By Deborah Mary Sophia
(Reuters) -Tapestry Inc raised its annual profit forecast on Thursday, betting that price increases and strong demand for its Coach handbags would shield it from a wider slowdown in U.S. luxury purchases.
Shares of the company shot up 9% in premarket trade as it also surpassed Wall Street targets for third-quarter results, with a 20% jump in revenue from China pointing to a sharp demand rebound from lockdowns.
The company’s gross margin also improved to 72.8% from 69.9% last year.
“It’s almost outstanding, when you think about what a lot of others are saying in retail right now,” Edward Jones analyst Brian Yarbrough said, adding that investors were more nervous about a potential earnings miss and lowered outlook instead.
Fashion houses ranging from LVMH to Gucci owner Kering have reported a slowdown in U.S. demand as consumers paused a post-pandemic splurge on leather goods and jewelry.
U.S. luxury spending in March declined to the lowest monthly rate in nearly three years, credit card data from Citi showed last month.
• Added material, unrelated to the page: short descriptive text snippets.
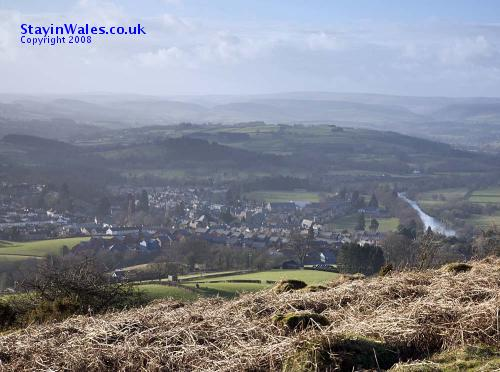Builth Wells and the Cambrians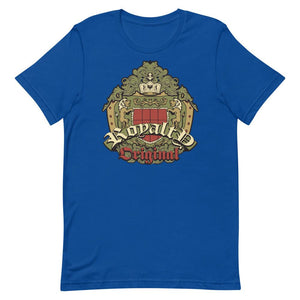 Royalty Original Unisex T-Shirt - desseni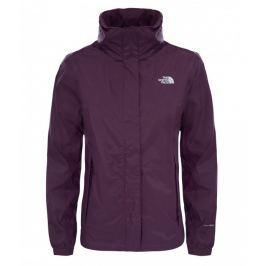Dámská bunda The North Face Resolve 2 Velikost: L / Barva: fialová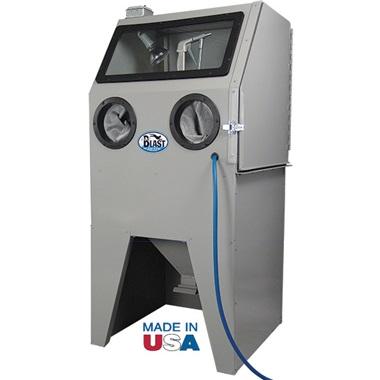 USA SKAT CAT 28 Abrasive Blast Cabinet (No Vac)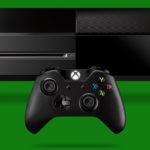 Оригинальная модель Xbox One снята с производства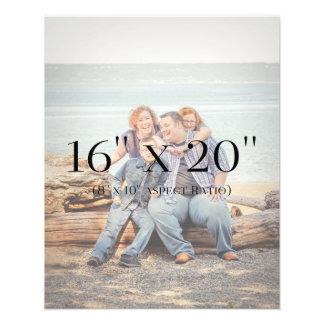 Familien-Fotos 16x20 SCHABLONE Fotodruck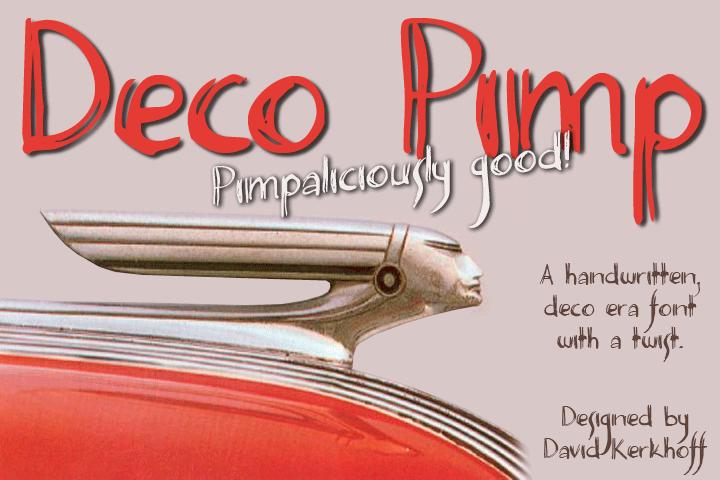Deco Pimp Font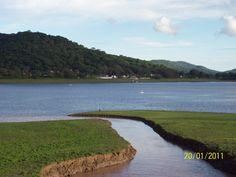 La Cienega dique ubicado en Departamento El Carmen Pcia. de Jujuy-Argentina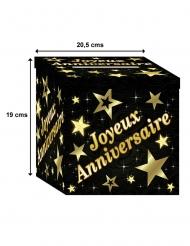urna in cartone nero e oro per compleanno
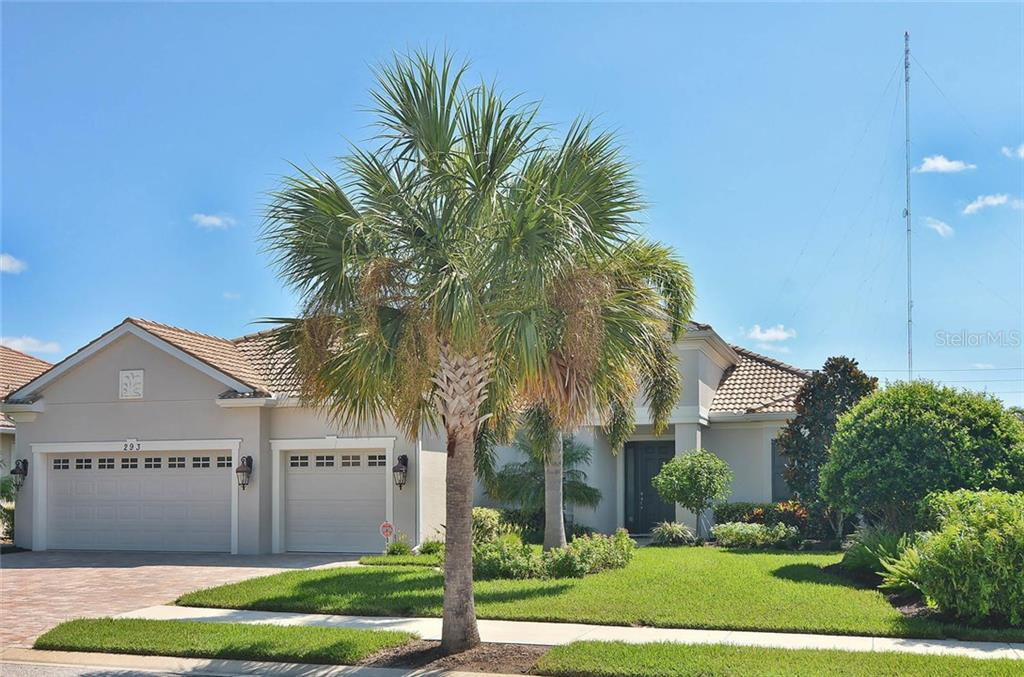 Front - Single Family Home for sale at 293 Marsh Creek Rd, Venice, FL 34292 - MLS Number is N5914238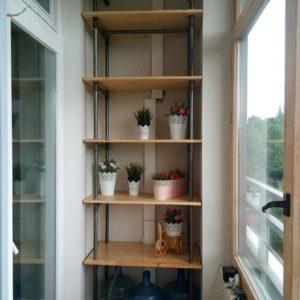 Как сделать стеллаж на балкон своими руками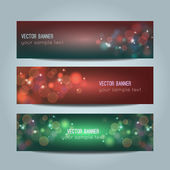 Vector set of abstract colorful bokeh banners — Stock Vector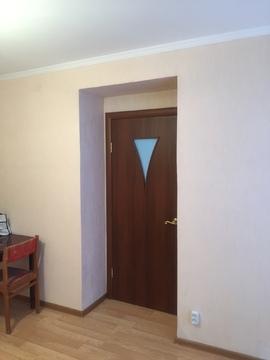 Одинцово, 2-х комнатная квартира, Можайское ш. д.36, 4850000 руб.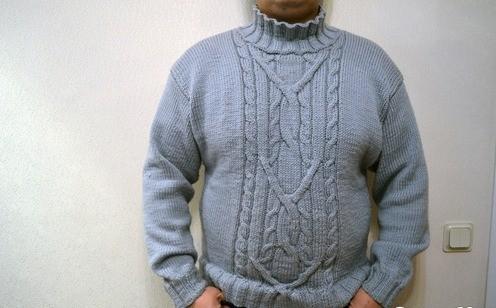 Вязание свитера мужского и женского, для детей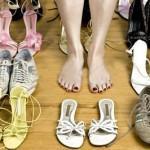 Как отличить обувь из кожи или это заменитель кожи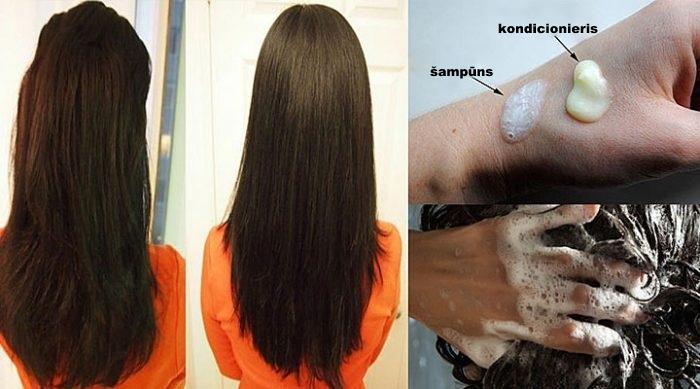 Viņa matu balzām klāja uz matiem vēl pirms to mazgāšanas ar šampūnu. Tagad es arī darīšu tā pat!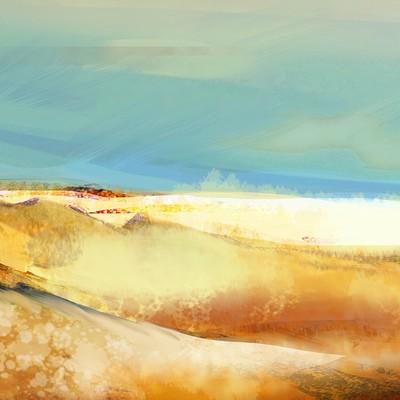 Becs teall seaside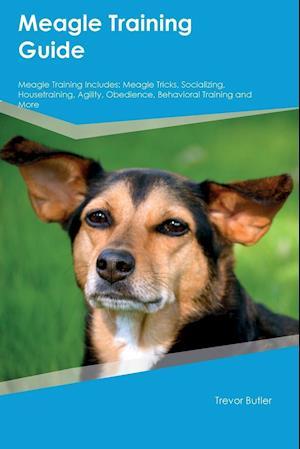 Bog, paperback Meagle Training Guide Meagle Training Includes af Trevor Butler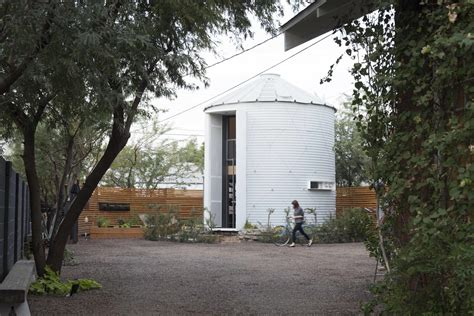 grain silos converted into a you won t believe the cozy home inside this converted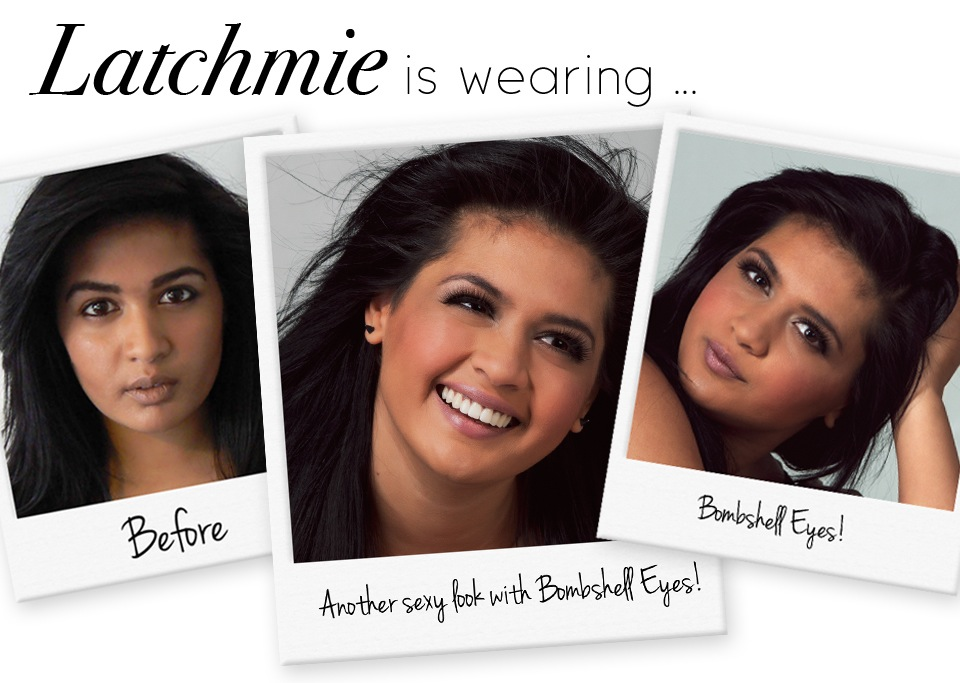 Latchmie before after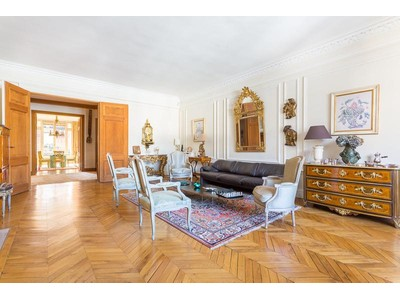 公寓 for sales at Apartement - Faisanderie  Paris, 巴黎 75116 法国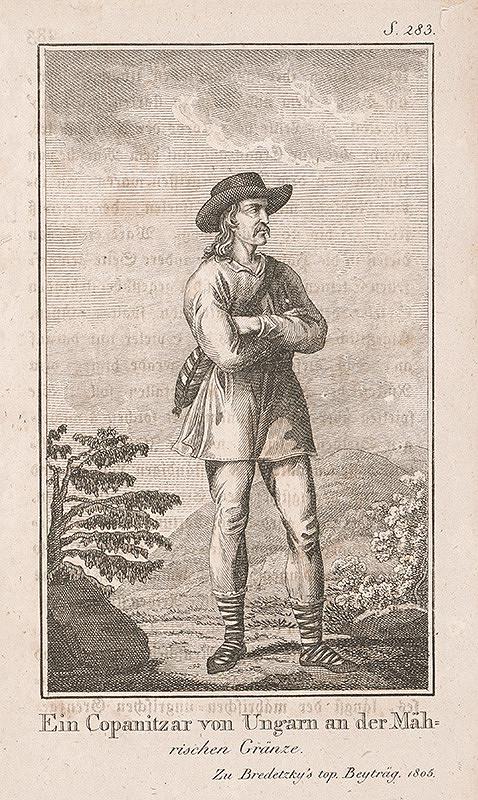 Stredoeurópsky grafik z 1. polovice 19. storočia – Maďarský kopaničiar od Moravských hraníc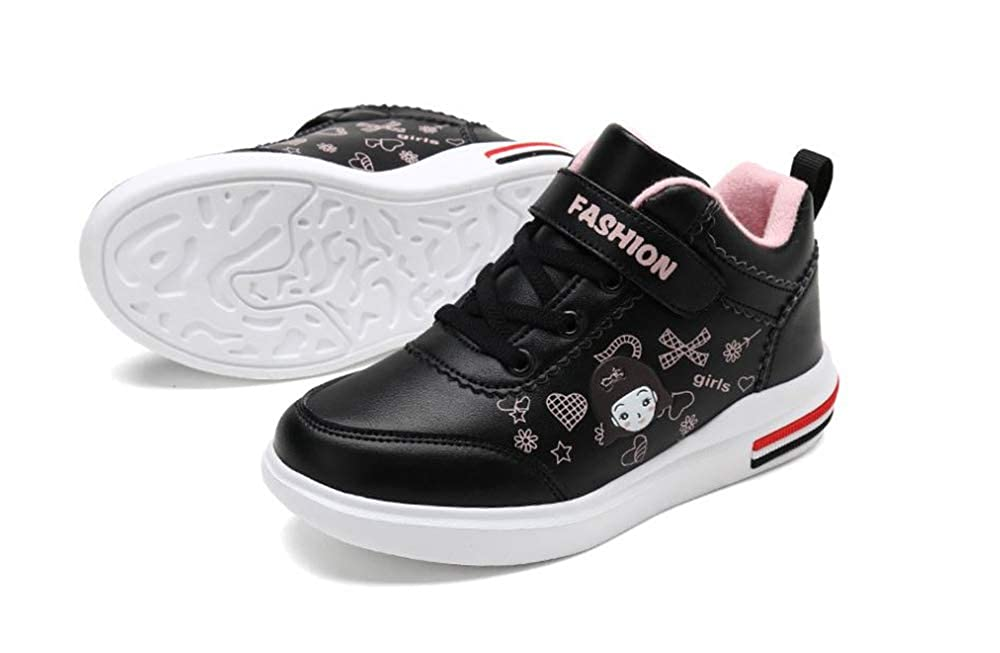 Rose town Boys Girls Sneakers Warm Non-Slip Shoes High-top Waterproof Boots
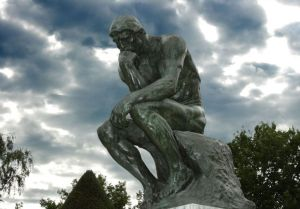 The Thinker Auguste Rodin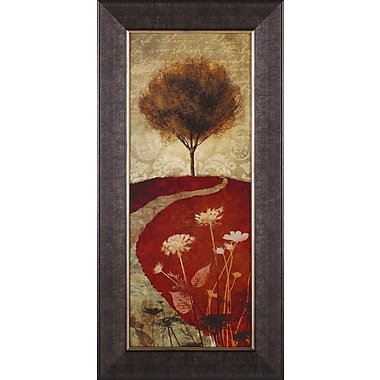 Art Effects Autumn Trees I by Conrad Knutsen Framed Painting Print
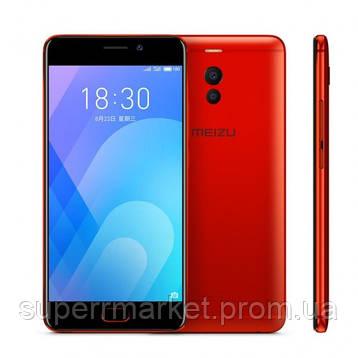Смартфон MEIZU M6T 32GB Red EU, фото 2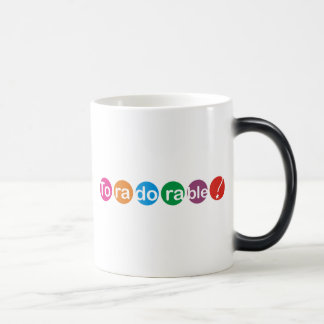 Toradorable! Magic Mug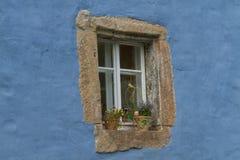 Красивое старое окно Стоковое Фото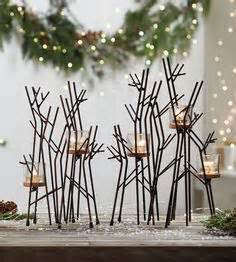 warm your home with partylite about a mom 1000 images about christmas 2015 vol 2 on pinterest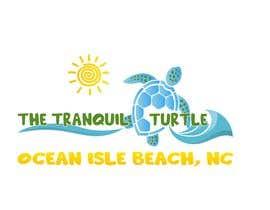 Nro 324 kilpailuun Logo for Beach Condo käyttäjältä jsleo10
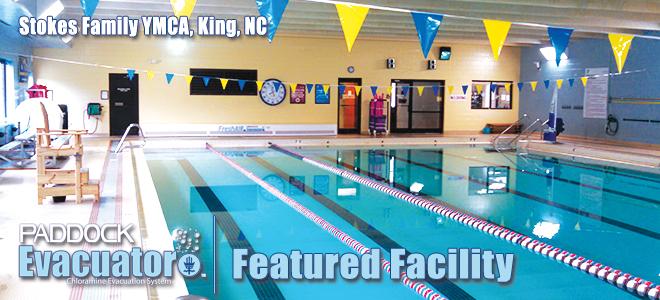 Featured-Facility-Stokes-Family-YMCA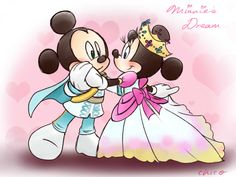 Prince Mickey Princess Minnie by chico-110 on DeviantArt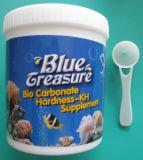 생물 탄산염 경도 Kh는 산호초 및 다른 해양동물을%s 보충한다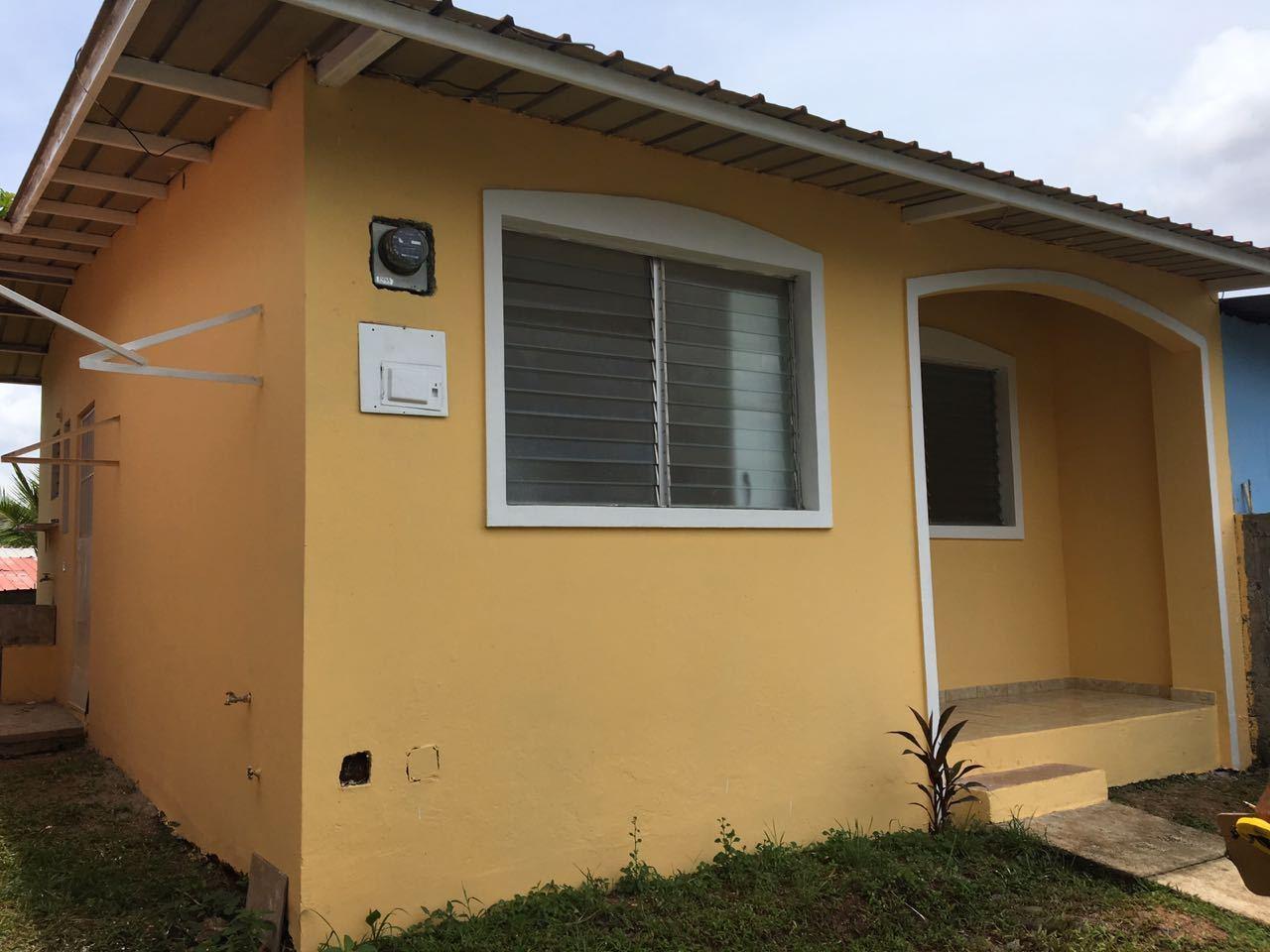 Casa en Venta en Vista Alegre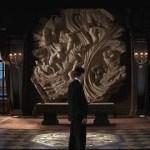 Gyere a sötét oldalra – Az ördög ügyvédje (1997)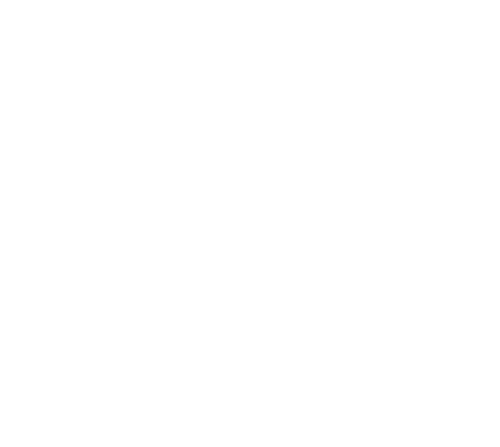 File:Founder1.png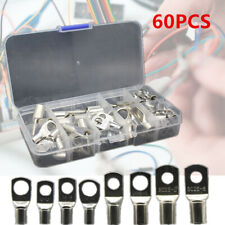 60pcs Car Electrical Wire Copper Lug Battery Cable Ring Connector Terminal w/Box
However, Tapestry’s Coach handbags – which typically sell for less than $1,000 – have attracted more Gen Z and millennial consumers with collections such as Tabby and Willow, with the brand’s sales jumping 7%.
It also tightened inventories significantly, ending the third quarter with levels just 2% above last year, compared with a 30% jump at the end of the prior quarter.
While lower product stocks could raise the risk of missing out on strong demand, Yarbrough said Tapestry is now in good shape and would much rather stay put than sit on bloated inventories.
Tapestry now expects fiscal 2023 earnings per share of $3.85 to $3.90, compared with $3.70 to $3.75 estimated earlier. It forecast annual revenue would approach $6.7 billion, from previous estimates of about $6.6 billion.
Profit of 78 cents per share beat expectations of 59 cents.